The couple met in the summer of 1995 in Phoenix, when Jai's uncle introduced the two because they were both going to be first-years at colleges in Boston, Jai at Harvard and Siri at Wellesley College. Siri had spent the 1999-2000 academic year teaching English at a college in China, and while she was back visiting grad schools in April 2000, he proposed.

Jai is also a bit secretive about the honeymoon he is planning, though he admits that it will be "a tropical locale in the Western hemisphere."

They will stay in the Boston area until Siri finishes her master's degree next spring, and then perhaps move to India.

Manners Go A Long Way

Israel Ian Deanda '01 met Hillary B. Barrett through the Church of Latter Day Saints and wrote her a thank you note after they had their first extended conversation.
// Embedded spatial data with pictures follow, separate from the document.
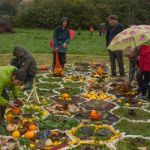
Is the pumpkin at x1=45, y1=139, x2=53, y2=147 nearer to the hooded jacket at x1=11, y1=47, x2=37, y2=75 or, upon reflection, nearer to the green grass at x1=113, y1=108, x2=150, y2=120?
the green grass at x1=113, y1=108, x2=150, y2=120

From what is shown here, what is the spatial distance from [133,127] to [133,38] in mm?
2496

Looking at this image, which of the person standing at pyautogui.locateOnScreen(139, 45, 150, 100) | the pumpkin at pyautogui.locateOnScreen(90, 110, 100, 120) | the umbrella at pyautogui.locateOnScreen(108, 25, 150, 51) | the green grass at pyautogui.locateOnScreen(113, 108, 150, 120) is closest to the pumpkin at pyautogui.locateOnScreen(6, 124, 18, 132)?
the pumpkin at pyautogui.locateOnScreen(90, 110, 100, 120)

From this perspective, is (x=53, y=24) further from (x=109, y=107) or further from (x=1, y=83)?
(x=1, y=83)

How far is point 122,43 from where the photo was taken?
35.1ft

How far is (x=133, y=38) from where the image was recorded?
402 inches

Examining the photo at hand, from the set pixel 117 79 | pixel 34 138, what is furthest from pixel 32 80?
pixel 117 79

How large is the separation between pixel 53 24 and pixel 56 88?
25.4m

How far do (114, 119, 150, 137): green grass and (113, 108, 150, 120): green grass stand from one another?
0.41 metres

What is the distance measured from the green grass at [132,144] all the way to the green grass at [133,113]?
153cm

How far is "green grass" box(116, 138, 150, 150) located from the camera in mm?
7680

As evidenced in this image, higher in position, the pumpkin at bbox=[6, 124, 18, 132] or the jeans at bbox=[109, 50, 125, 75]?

"Of course, 'thank you' was only half of the note's purpose," he says. "When she wrote back I knew that I could have a chance so I nervously tried the phone."

He asked her to dinner in the North End, and she agreed, adding the stipulation that it would have to be early because she had promised to babysit in the evening. "When she invited me to go with her, I jumped at the chance. We had a suspicion it would all work out when taking care of a sick infant became the best date we could have ever planned," Ian adds. "Both of us wanted to see each other the next day--the debate was only about how early in the morning we could meet. We have seen each other almost every day since."

In the time they spend together, they regularly attend church. One day, as they were just finishing services, they were praying together before leaving. As he finished reciting the prayer, he slipped the ring on her finger, saying, "And please bless me, personally, that as I ask Hillary to marry me she will say 'yes.'" Afterward, I got down on one knee and, fortunately for me, got my wish."

They are marrying on June 28 in Salt Lake City, Utah at the Latter Day Saints temple, and will honeymoon in Kauai, Hawaii in July. After the summer, they will spend two years in Boston as Ian pursues his master's degree.

Employee Relations

Trygve V.R. Throntveit '01 and Jasmine A. Tennis sold knives together. They met in the summer of 1998 in St. Paul, Minn., where Jasmine was a sales rep and Trygve was her manager for the Cutco Cutlery Corporation.

"He swears she picked him up!" Trygve assures.

He did the proposing, though. On the day before Thanksgiving, he took Jasmine to the spot of their first date, a bridge in the middle of the woods over the St. Croix River. "There I explained that the 'surprise date' I'd been talking about was going to extend far past dinner that evening, and asked her to marry me. As I was proposing, and building up to the big finish, I was fumbling around in my pocket looking for the ring, and almost dropped it into the icy depths of the St. Croix."

While he didn't quite drop the ring, things didn't go exactly as planned. "It was dark out there in the woods and she couldn't see the ring at first, so her first look at her engagement ring was by the pallid green light of my cell phone," Tyrgve says. "She got to examine it on the way back to her parents' house, however, as she insisted on keeping the dome light of the car on throughout the drive."

The wedding will be held at the Minnesota History Center in St. Paul on Aug. 31, and they will remain in St. Paul for the next year and half, before Trygve goes to graduate school.

He says he's looking at Harvard or a university in Australia. "I'm not sure how good the American history programs in Australia are, but apparently the wallaby is delicious," he says.